● SOURCE INFORMATION
Segment Open

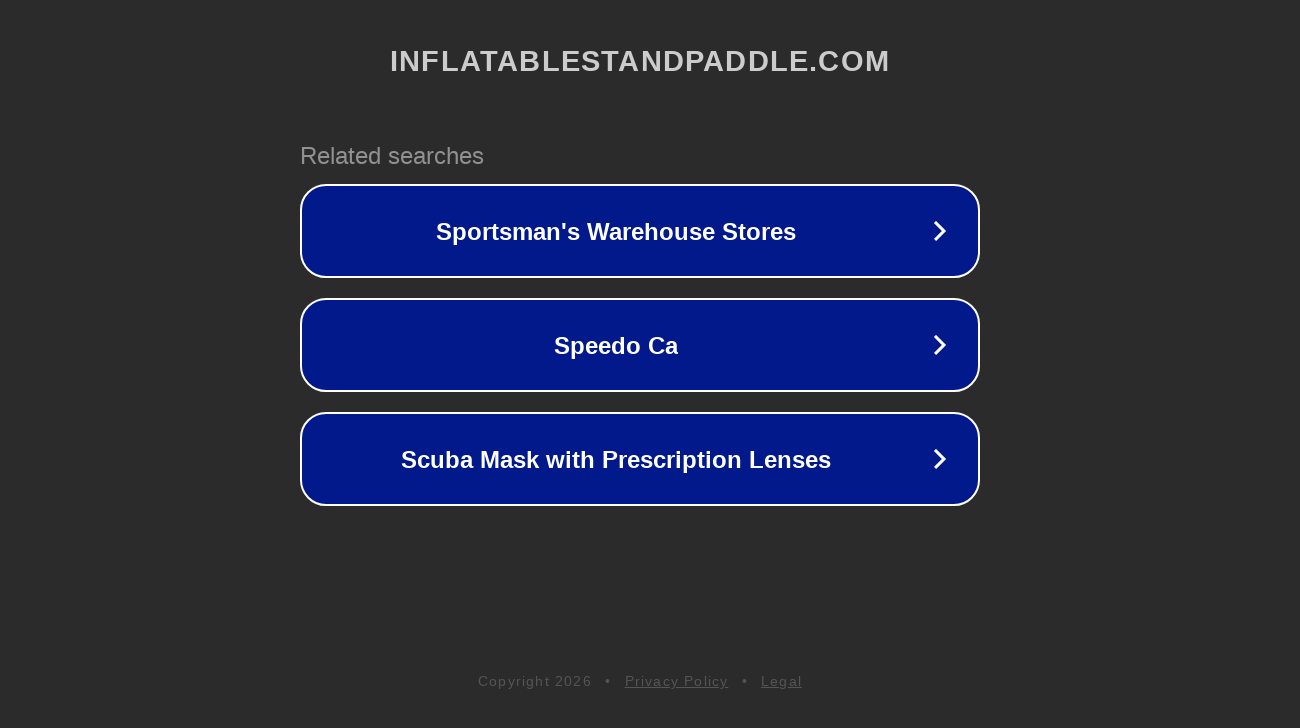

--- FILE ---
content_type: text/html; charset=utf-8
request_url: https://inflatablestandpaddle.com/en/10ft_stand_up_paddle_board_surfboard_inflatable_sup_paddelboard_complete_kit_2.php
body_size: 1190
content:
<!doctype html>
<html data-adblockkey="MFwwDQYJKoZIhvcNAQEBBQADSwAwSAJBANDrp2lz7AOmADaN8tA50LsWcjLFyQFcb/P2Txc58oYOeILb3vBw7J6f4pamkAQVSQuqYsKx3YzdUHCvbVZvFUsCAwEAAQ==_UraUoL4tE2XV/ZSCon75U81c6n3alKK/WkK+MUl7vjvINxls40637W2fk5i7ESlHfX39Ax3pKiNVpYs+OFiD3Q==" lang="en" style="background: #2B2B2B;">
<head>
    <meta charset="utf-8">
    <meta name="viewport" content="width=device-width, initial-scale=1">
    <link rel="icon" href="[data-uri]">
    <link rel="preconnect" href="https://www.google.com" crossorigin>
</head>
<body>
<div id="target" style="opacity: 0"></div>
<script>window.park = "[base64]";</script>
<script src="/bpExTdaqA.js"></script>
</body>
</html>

Segment Closed

● THE PROBLEM
Please find how many lines in the records hold "charset", then give that number with nothing else.

● WRITTEN SOLUTION
2